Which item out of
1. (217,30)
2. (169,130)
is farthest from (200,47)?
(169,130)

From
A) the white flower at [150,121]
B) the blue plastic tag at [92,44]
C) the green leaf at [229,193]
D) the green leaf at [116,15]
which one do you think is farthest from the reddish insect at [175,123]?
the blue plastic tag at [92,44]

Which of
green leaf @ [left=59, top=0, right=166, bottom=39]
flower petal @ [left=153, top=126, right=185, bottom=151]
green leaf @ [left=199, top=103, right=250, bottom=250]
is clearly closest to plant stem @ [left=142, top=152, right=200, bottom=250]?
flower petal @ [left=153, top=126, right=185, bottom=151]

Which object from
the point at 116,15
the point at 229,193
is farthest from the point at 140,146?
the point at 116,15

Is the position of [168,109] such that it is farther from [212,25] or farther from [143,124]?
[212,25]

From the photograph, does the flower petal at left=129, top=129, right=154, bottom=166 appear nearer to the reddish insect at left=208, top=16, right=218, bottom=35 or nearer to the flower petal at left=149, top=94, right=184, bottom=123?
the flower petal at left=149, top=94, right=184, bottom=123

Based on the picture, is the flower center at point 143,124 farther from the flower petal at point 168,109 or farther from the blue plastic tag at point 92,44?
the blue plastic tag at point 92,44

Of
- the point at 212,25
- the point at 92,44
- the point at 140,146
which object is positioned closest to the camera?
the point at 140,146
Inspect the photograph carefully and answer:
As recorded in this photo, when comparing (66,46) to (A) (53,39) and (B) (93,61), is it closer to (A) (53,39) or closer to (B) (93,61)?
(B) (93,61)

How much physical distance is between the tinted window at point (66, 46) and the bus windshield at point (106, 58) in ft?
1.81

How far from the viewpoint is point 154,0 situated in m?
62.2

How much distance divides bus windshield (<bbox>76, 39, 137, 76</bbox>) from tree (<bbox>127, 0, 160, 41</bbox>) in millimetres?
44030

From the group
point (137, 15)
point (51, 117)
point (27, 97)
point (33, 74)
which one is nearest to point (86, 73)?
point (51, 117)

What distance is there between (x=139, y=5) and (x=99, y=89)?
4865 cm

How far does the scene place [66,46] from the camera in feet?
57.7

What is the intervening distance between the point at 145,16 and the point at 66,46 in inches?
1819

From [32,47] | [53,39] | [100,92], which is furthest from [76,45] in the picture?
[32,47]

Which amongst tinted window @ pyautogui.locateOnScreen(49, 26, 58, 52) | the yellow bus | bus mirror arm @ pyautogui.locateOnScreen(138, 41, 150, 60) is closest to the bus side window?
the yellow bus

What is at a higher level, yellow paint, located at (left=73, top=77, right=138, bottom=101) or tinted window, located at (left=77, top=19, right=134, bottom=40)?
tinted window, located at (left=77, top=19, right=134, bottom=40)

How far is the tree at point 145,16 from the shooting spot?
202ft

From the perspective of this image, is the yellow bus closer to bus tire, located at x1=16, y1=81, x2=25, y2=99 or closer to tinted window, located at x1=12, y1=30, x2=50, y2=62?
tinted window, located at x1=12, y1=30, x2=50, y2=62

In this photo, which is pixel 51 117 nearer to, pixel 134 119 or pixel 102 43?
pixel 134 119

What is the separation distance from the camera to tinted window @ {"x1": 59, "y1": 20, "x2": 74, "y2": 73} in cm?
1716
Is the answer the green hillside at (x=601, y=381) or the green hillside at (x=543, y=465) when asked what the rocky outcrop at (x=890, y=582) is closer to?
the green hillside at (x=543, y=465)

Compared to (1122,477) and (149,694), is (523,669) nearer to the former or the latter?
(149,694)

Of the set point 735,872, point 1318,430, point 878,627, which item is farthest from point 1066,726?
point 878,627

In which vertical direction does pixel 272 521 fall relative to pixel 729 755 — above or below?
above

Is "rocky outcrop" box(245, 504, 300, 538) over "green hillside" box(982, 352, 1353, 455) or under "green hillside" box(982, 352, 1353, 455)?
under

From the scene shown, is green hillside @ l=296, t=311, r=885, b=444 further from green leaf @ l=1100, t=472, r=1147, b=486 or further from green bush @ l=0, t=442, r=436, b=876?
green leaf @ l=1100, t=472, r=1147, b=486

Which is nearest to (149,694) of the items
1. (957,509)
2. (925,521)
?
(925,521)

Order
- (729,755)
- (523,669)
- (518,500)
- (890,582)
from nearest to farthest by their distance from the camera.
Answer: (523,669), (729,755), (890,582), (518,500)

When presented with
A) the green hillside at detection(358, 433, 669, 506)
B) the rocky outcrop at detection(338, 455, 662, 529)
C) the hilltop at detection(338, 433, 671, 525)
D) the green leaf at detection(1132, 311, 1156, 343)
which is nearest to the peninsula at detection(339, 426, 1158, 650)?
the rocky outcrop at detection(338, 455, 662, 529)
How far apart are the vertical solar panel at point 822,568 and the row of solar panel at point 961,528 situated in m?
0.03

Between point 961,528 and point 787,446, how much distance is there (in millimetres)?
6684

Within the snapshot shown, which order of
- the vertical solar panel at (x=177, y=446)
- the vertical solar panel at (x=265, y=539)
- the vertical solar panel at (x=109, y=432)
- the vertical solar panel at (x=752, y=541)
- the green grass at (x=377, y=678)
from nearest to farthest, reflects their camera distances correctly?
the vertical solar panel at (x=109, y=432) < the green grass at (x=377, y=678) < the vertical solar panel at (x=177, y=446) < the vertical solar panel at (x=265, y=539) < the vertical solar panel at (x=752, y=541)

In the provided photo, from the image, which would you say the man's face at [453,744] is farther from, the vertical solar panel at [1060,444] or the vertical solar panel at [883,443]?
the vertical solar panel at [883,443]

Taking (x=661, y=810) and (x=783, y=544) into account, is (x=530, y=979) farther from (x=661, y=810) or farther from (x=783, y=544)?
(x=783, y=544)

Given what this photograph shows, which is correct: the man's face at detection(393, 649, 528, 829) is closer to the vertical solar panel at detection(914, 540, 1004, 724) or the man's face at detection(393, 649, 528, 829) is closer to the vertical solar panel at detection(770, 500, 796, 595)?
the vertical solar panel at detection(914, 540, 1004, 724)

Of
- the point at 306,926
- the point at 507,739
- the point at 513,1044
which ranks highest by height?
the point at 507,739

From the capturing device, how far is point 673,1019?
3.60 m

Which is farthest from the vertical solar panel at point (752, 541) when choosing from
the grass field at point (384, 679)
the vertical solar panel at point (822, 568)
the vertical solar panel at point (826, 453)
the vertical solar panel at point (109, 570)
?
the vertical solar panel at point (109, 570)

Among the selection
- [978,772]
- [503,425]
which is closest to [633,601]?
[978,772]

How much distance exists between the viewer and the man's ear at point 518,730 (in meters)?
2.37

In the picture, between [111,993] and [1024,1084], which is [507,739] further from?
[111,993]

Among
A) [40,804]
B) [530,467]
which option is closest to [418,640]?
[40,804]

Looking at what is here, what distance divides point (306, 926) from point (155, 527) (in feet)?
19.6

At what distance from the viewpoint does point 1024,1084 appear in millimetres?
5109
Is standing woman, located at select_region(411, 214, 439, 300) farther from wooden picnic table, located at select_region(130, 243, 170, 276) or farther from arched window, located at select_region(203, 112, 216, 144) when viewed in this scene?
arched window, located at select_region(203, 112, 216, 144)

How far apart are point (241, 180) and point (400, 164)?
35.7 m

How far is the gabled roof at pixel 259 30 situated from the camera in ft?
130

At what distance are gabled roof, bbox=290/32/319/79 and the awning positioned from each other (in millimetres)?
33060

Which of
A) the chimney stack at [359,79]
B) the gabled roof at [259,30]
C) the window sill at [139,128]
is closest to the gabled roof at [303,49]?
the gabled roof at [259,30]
__________________________________________________
Set down the listing above in full, please, exactly as it appears.

→ **Task answer**:
Which item out of
1. (217,30)
2. (169,130)
is farthest from (200,47)?
(169,130)

From
A) the white flower at [150,121]
B) the blue plastic tag at [92,44]
C) the green leaf at [229,193]
D) the green leaf at [116,15]
which one do you think is farthest from the reddish insect at [175,123]?
the blue plastic tag at [92,44]

Which of
green leaf @ [left=59, top=0, right=166, bottom=39]
flower petal @ [left=153, top=126, right=185, bottom=151]
green leaf @ [left=199, top=103, right=250, bottom=250]
is clearly closest to plant stem @ [left=142, top=152, right=200, bottom=250]?
flower petal @ [left=153, top=126, right=185, bottom=151]

Which object from
the point at 116,15
the point at 229,193
is farthest from the point at 140,146?
the point at 116,15

Is the position of [168,109] such that it is farther from [212,25] or farther from [143,124]?
[212,25]

From the photograph, does the flower petal at left=129, top=129, right=154, bottom=166 appear nearer to the reddish insect at left=208, top=16, right=218, bottom=35 or nearer to the flower petal at left=149, top=94, right=184, bottom=123?
the flower petal at left=149, top=94, right=184, bottom=123

Based on the picture, is the flower center at point 143,124 farther from the flower petal at point 168,109 or farther from the blue plastic tag at point 92,44?
the blue plastic tag at point 92,44

Of
- the point at 212,25
- the point at 92,44
- the point at 140,146
which object is positioned closest to the camera?
the point at 140,146
Inspect the photograph carefully and answer:
As recorded in this photo, when comparing (66,46) to (A) (53,39) and (B) (93,61), is it closer to (A) (53,39) or closer to (B) (93,61)?
(B) (93,61)

How much physical distance is between the tinted window at point (66, 46) and the bus windshield at point (106, 58) in ft?
1.81

How far from the viewpoint is point 154,0 situated in m?
62.2

How much distance divides bus windshield (<bbox>76, 39, 137, 76</bbox>) from tree (<bbox>127, 0, 160, 41</bbox>) in millimetres?
44030

From the group
point (137, 15)
point (51, 117)
point (27, 97)
point (33, 74)
which one is nearest to point (86, 73)?
point (51, 117)

What distance is there between (x=139, y=5) and (x=99, y=89)?
4865 cm

How far does the scene place [66,46] from the camera in feet?
57.7

What is the intervening distance between the point at 145,16 and the point at 66,46 in inches?
1819

From [32,47] | [53,39] | [100,92], which is furthest from [76,45] in the picture?
[32,47]

Which amongst tinted window @ pyautogui.locateOnScreen(49, 26, 58, 52) | the yellow bus | bus mirror arm @ pyautogui.locateOnScreen(138, 41, 150, 60) is closest to the bus side window?
the yellow bus

What is at a higher level, yellow paint, located at (left=73, top=77, right=138, bottom=101) or tinted window, located at (left=77, top=19, right=134, bottom=40)?
tinted window, located at (left=77, top=19, right=134, bottom=40)

How far is the tree at point 145,16 from the shooting spot?
202ft

From the perspective of this image, is the yellow bus closer to bus tire, located at x1=16, y1=81, x2=25, y2=99 or closer to tinted window, located at x1=12, y1=30, x2=50, y2=62?
tinted window, located at x1=12, y1=30, x2=50, y2=62

In this photo, which is pixel 51 117 nearer to, pixel 134 119 or pixel 102 43?
pixel 134 119

What is the separation distance from the camera to tinted window @ {"x1": 59, "y1": 20, "x2": 74, "y2": 73} in cm?
1716
Is the answer the green hillside at (x=601, y=381) or the green hillside at (x=543, y=465) when asked what the rocky outcrop at (x=890, y=582) is closer to?
the green hillside at (x=543, y=465)

Compared to (1122,477) and (149,694), is (523,669) nearer to the former or the latter?
(149,694)

Of the set point 735,872, point 1318,430, point 878,627, which item is farthest from point 1066,726?
point 878,627

In which vertical direction does pixel 272 521 fall relative to pixel 729 755 — above or below?
above

Is "rocky outcrop" box(245, 504, 300, 538) over "green hillside" box(982, 352, 1353, 455) or under "green hillside" box(982, 352, 1353, 455)?
under

From the scene shown, is green hillside @ l=296, t=311, r=885, b=444 further from green leaf @ l=1100, t=472, r=1147, b=486 or further from green bush @ l=0, t=442, r=436, b=876?
green leaf @ l=1100, t=472, r=1147, b=486

Which is nearest to (149,694) of the items
1. (957,509)
2. (925,521)
?
(925,521)

Order
- (729,755)
- (523,669)
- (518,500)
- (890,582)
from nearest to farthest by their distance from the camera.
Answer: (523,669), (729,755), (890,582), (518,500)

When presented with
A) the green hillside at detection(358, 433, 669, 506)
B) the rocky outcrop at detection(338, 455, 662, 529)
C) the hilltop at detection(338, 433, 671, 525)
D) the green leaf at detection(1132, 311, 1156, 343)
which is nearest to the peninsula at detection(339, 426, 1158, 650)?
the rocky outcrop at detection(338, 455, 662, 529)
How far apart are the vertical solar panel at point 822,568 and the row of solar panel at point 961,528 situated in m?
0.03

Between point 961,528 and point 787,446, how much distance is there (in millimetres)?
6684

Within the snapshot shown, which order of
- the vertical solar panel at (x=177, y=446)
- the vertical solar panel at (x=265, y=539)
- the vertical solar panel at (x=109, y=432)
- the vertical solar panel at (x=752, y=541)
- the green grass at (x=377, y=678)
from nearest to farthest, reflects their camera distances correctly?
the vertical solar panel at (x=109, y=432) < the green grass at (x=377, y=678) < the vertical solar panel at (x=177, y=446) < the vertical solar panel at (x=265, y=539) < the vertical solar panel at (x=752, y=541)

In the provided photo, from the image, which would you say the man's face at [453,744] is farther from, the vertical solar panel at [1060,444] or the vertical solar panel at [883,443]?
the vertical solar panel at [883,443]

Taking (x=661, y=810) and (x=783, y=544) into account, is (x=530, y=979) farther from (x=661, y=810) or farther from (x=783, y=544)?
(x=783, y=544)

Given what this photograph shows, which is correct: the man's face at detection(393, 649, 528, 829) is closer to the vertical solar panel at detection(914, 540, 1004, 724) or the man's face at detection(393, 649, 528, 829) is closer to the vertical solar panel at detection(770, 500, 796, 595)?
the vertical solar panel at detection(914, 540, 1004, 724)

Of
- the point at 306,926
- the point at 507,739
- the point at 513,1044
which ranks highest by height?
the point at 507,739

From the capturing device, how far is point 673,1019?
3.60 m

Which is farthest from the vertical solar panel at point (752, 541) when choosing from
the grass field at point (384, 679)
the vertical solar panel at point (822, 568)
the vertical solar panel at point (826, 453)
the vertical solar panel at point (109, 570)
?
the vertical solar panel at point (109, 570)

Among the selection
- [978,772]
- [503,425]
which is closest to [633,601]?
[978,772]

How much distance exists between the viewer and the man's ear at point 518,730 (in meters)?
2.37

In the picture, between [111,993] and [1024,1084], which is [507,739] further from?
[111,993]

Among
A) [40,804]
B) [530,467]
which option is closest to [418,640]?
[40,804]

Looking at what is here, what distance divides point (306, 926) from point (155, 527) (in feet)?
19.6

At what distance from the viewpoint does point 1024,1084 appear in millimetres?
5109
Is standing woman, located at select_region(411, 214, 439, 300) farther from wooden picnic table, located at select_region(130, 243, 170, 276) or farther from arched window, located at select_region(203, 112, 216, 144) when viewed in this scene?
arched window, located at select_region(203, 112, 216, 144)

How far apart are point (241, 180) and point (400, 164)?
35.7 m

How far is the gabled roof at pixel 259 30 situated from the camera in ft?
130

At what distance are gabled roof, bbox=290/32/319/79 and the awning positioned from each other (in millimetres)?
33060

Which of
A) the chimney stack at [359,79]
B) the gabled roof at [259,30]
C) the window sill at [139,128]
is closest to the gabled roof at [303,49]?
the gabled roof at [259,30]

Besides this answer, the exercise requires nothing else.